The continent of Africa has gained yet another major submarine cable connection, as France Telecom-Orange and its consortium partners have officially brought the Africa Coast to Europe cable system online at a ceremony in The Gambia. The fiber itself has been in place for months, but now the whole thing is ready to roll.
ACE's 12,000km of fiber now connects France to no less than thirteen countries along the West African coast, plus terrestrial extensions into the landlocked nations of Mali and Niger and with another hookup for Nigeria planed for next year. For seven of those countries (The Gambia, Guinea, Equatorial Guinea, Liberia, Mauritania, Sao Tomé & Principe and Sierra Leone), it will be the first direct connectivity to the internet they have ever had.

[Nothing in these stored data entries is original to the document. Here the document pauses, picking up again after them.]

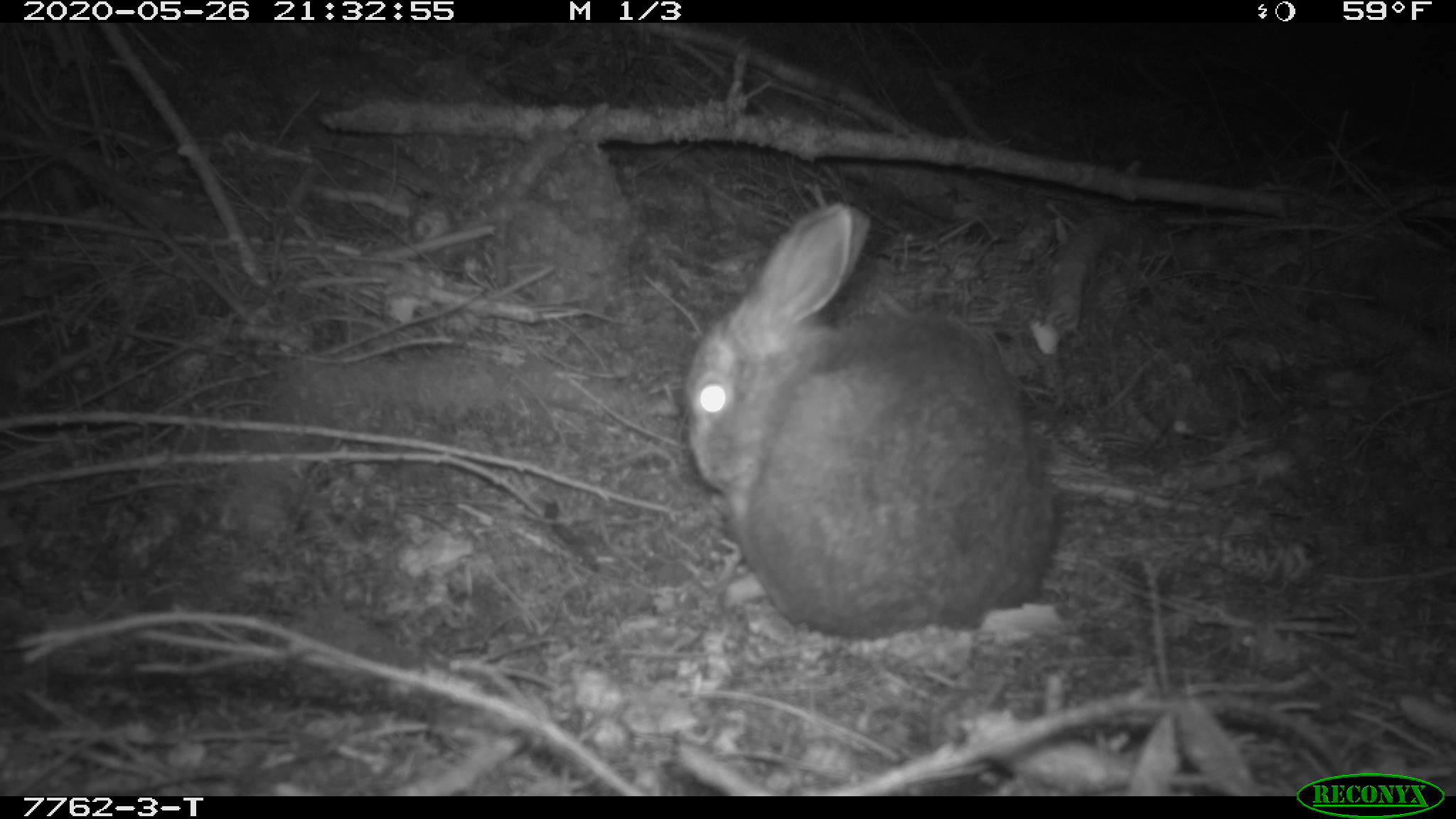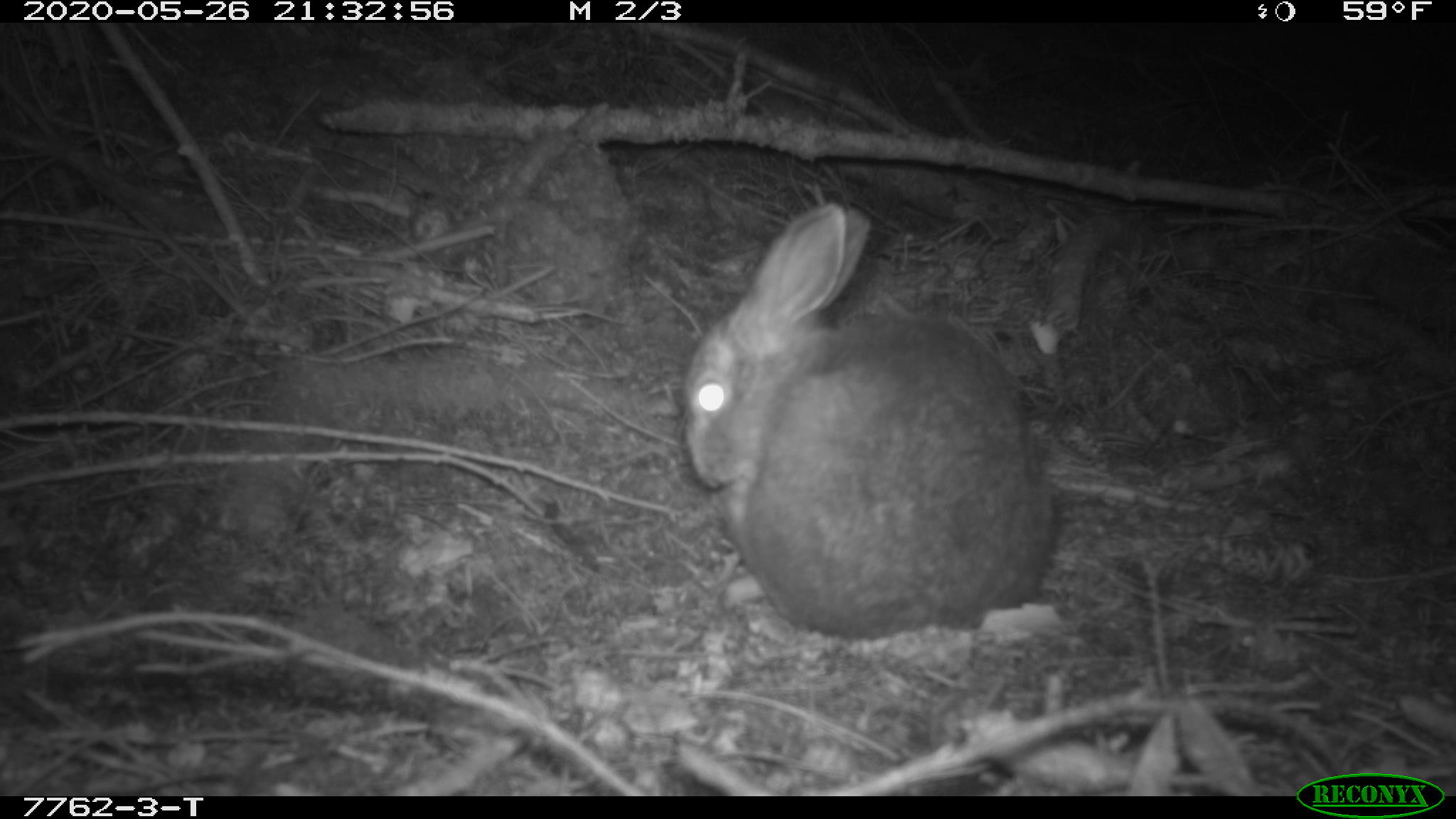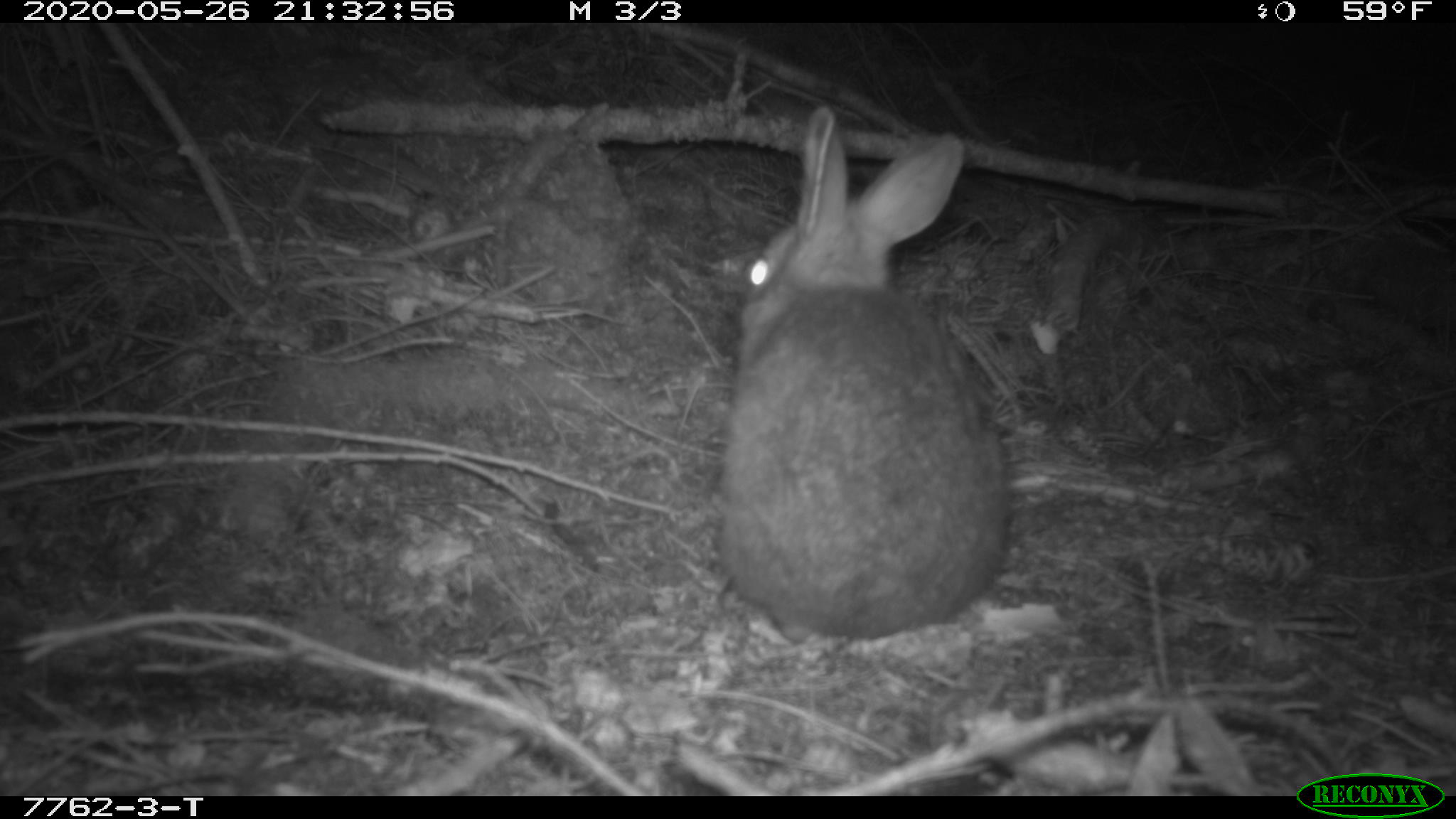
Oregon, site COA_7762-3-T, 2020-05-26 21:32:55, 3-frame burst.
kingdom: Animalia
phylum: Chordata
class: Mammalia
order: Lagomorpha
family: Leporidae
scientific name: Leporidae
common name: hares and rabbits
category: leporidae family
Leporidae family (hares and rabbits) (Leporidae).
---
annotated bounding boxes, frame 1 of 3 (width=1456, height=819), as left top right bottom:
leporidae family: 680 202 1059 647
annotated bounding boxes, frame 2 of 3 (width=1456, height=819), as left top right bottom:
leporidae family: 683 195 1064 655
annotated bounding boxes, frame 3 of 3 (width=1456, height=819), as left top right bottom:
leporidae family: 711 107 1014 643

With 40Gbps technology it's theoretical capacity will reach 5.12Tbps, although they're not starting off that big right away. The construction cost about $700M, more than a third of which came from the French. Orange has many subsidiaries sprinkled across the French speaking parts of the continent, and thus a vested interest in connecting them up.
Western Africa has seen its bandwidth options grow by leaps and bounds with WACS, MainOne, and GLO-1 online, and several projects planned for spanning the South Atlantic underway. One of those projects, Angola's 6,000km African Telecommunications cable connecting Luanda to Fortaleza, was officially launched earlier this week with completion projected for the end of 2014.